Do this
Copy out the full article on UC San Diego's Video Game Career Development program word for word.

On April 12, UC San Diego’s Video Game Career Development program marked a major accomplishment: an island, or server, dedicated to UCSD students building their own work in a full-on video game engine.
This accomplishment is a major step for the VG Career Dev program. Despite only beginning in July 2023, the program’s strong support network based around student support and interest has propelled it to success.
The program is a collaboration between the Office of Innovation and Commercialization, the Center for Career Development, and Triton Gaming, created as part of the “Design and Innovate Yourself” program. DIY seeks to provide learning and entrepreneurship opportunities to underserved communities on campus.
The VG Career Dev program currently centers around hosting events, whether it be their gaming exposition Winter Wonderland or speaker events designed to offer advice to video game career hopefuls.
Chris Kreins, a sophomore from Eleanor Roosevelt College who works as a marketer and producer for VG Career Dev, described the video game industry as “not very accessible.” The program seeks to help prepare students for job applications in the field.
“If you don’t have someone watching out for you and trying to give you the beginning steps, that’s kind of what the program is aiming to do,” they said.
Paul Shockley, an entrepreneurial consultant hired by UCSD to help create unique learning opportunities, described a promising partnership with Epic Games: the use of their Unreal Fortnite engine to teach students how to build their own programs.

Supplied entries
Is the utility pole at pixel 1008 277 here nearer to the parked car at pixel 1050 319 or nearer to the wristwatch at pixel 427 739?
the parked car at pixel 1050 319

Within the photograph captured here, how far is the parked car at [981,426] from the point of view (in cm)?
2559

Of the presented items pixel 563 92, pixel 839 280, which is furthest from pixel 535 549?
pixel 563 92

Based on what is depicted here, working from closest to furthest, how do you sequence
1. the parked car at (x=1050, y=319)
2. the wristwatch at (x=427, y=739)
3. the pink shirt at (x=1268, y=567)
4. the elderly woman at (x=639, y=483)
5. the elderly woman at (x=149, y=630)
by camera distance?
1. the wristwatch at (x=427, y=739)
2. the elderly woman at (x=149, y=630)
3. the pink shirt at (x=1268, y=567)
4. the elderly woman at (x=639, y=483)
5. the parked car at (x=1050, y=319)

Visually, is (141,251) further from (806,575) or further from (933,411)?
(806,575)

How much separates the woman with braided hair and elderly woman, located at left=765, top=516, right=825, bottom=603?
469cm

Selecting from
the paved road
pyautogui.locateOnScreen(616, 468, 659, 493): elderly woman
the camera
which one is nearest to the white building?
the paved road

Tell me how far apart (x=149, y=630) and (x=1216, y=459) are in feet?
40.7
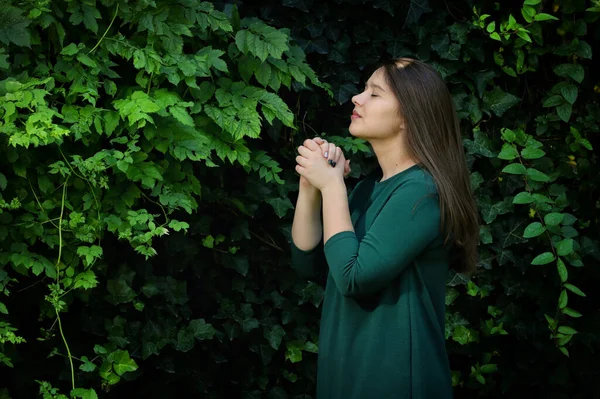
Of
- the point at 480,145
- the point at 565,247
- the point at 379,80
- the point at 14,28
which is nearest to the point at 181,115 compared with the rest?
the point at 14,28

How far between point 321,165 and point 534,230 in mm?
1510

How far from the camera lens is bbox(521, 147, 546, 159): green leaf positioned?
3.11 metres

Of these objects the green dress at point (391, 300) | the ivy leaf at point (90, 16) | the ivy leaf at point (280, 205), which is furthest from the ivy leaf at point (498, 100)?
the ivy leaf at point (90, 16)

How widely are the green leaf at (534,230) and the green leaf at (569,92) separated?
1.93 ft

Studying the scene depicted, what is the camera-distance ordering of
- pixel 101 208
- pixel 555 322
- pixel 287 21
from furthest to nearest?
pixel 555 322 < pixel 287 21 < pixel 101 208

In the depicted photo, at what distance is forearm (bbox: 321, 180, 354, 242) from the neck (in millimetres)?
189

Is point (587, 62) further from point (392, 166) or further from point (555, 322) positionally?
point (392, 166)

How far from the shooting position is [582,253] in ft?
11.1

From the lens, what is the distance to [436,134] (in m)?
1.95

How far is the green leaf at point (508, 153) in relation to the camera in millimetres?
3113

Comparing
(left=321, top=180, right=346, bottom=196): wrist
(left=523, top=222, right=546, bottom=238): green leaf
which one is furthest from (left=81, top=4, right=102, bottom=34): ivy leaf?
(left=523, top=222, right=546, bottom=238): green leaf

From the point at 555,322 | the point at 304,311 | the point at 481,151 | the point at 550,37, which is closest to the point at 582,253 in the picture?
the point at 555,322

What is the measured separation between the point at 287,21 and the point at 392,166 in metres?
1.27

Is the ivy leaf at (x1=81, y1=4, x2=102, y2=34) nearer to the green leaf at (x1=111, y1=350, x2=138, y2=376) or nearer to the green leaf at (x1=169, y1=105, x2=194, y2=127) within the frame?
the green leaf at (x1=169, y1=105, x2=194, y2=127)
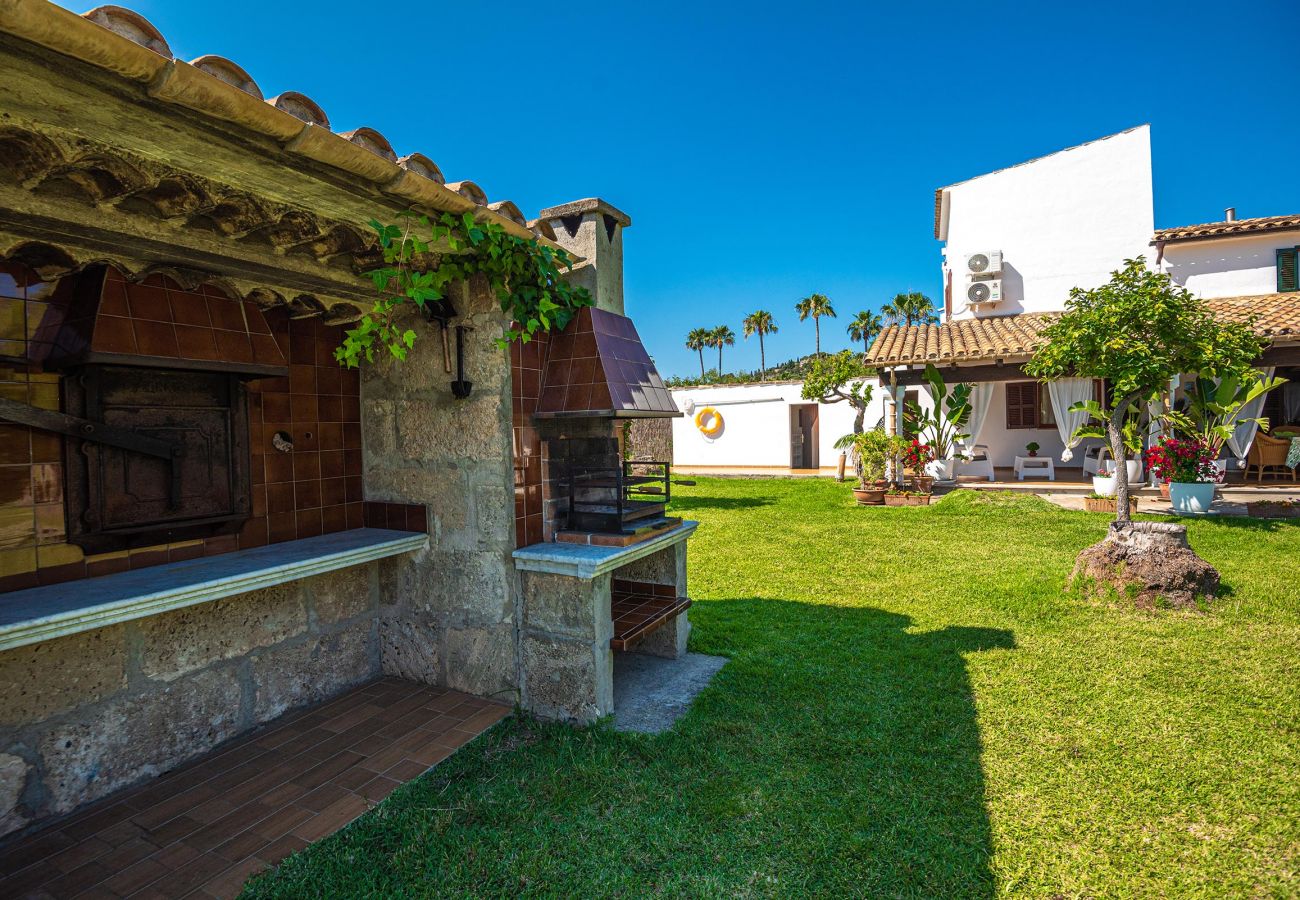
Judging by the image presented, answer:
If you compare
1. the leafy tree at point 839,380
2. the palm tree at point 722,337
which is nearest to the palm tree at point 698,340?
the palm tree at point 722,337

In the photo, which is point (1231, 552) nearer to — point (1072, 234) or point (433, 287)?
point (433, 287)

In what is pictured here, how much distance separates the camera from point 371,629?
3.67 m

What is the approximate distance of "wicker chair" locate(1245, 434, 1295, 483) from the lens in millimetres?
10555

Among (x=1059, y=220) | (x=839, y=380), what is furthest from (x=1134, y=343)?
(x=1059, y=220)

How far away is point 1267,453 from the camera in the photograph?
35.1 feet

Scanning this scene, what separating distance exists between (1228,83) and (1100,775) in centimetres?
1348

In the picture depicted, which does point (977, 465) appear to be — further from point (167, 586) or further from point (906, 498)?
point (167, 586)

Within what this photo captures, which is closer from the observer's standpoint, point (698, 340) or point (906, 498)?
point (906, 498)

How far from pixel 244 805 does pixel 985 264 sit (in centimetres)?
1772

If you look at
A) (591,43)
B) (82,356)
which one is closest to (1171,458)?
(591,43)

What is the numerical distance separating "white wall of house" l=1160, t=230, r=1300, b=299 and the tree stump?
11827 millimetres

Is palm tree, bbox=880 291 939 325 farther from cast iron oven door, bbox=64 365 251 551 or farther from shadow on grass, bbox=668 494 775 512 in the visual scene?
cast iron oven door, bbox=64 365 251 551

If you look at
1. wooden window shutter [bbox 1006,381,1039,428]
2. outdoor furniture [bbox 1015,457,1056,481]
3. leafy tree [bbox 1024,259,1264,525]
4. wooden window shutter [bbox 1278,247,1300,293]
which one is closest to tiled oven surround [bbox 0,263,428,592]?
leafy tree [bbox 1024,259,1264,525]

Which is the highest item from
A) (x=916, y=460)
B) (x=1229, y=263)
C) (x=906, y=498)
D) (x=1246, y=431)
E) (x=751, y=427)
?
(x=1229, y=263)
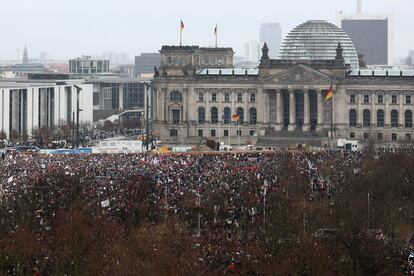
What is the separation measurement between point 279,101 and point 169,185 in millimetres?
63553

...

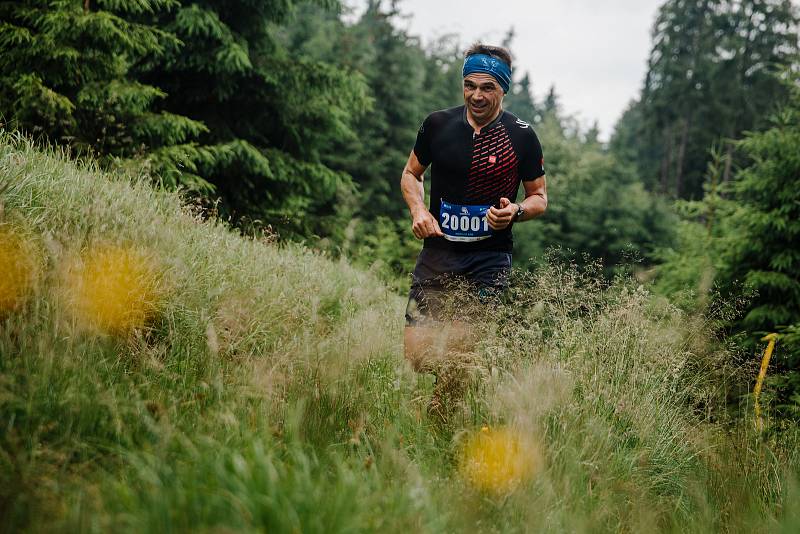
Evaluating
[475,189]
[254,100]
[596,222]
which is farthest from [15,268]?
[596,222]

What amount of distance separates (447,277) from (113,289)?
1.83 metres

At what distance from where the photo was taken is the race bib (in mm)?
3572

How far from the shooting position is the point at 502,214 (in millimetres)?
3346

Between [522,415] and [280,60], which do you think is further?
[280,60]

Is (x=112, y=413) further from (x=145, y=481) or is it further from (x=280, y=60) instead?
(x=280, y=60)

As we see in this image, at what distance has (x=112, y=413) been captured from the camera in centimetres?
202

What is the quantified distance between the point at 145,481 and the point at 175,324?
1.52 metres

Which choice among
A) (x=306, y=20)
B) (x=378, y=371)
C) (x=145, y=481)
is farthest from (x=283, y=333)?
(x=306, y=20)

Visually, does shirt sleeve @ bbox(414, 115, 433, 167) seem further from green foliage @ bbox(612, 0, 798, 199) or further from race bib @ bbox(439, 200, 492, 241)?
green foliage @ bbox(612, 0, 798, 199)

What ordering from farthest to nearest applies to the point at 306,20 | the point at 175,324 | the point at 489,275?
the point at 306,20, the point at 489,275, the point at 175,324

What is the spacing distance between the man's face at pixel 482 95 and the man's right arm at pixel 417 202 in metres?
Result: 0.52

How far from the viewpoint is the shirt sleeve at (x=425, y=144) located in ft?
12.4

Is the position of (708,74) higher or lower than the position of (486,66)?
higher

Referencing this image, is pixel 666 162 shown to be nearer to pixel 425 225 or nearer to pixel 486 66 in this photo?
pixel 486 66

Result below
On April 12, UC San Diego’s Video Game Career Development program marked a major accomplishment: an island, or server, dedicated to UCSD students building their own work in a full-on video game engine.
This accomplishment is a major step for the VG Career Dev program. Despite only beginning in July 2023, the program’s strong support network based around student support and interest has propelled it to success.
The program is a collaboration between the Office of Innovation and Commercialization, the Center for Career Development, and Triton Gaming, created as part of the “Design and Innovate Yourself” program. DIY seeks to provide learning and entrepreneurship opportunities to underserved communities on campus.
The VG Career Dev program currently centers around hosting events, whether it be their gaming exposition Winter Wonderland or speaker events designed to offer advice to video game career hopefuls.
Chris Kreins, a sophomore from Eleanor Roosevelt College who works as a marketer and producer for VG Career Dev, described the video game industry as “not very accessible.” The program seeks to help prepare students for job applications in the field.
“If you don’t have someone watching out for you and trying to give you the beginning steps, that’s kind of what the program is aiming to do,” they said.
Paul Shockley, an entrepreneurial consultant hired by UCSD to help create unique learning opportunities, described a promising partnership with Epic Games: the use of their Unreal Fortnite engine to teach students how to build their own programs.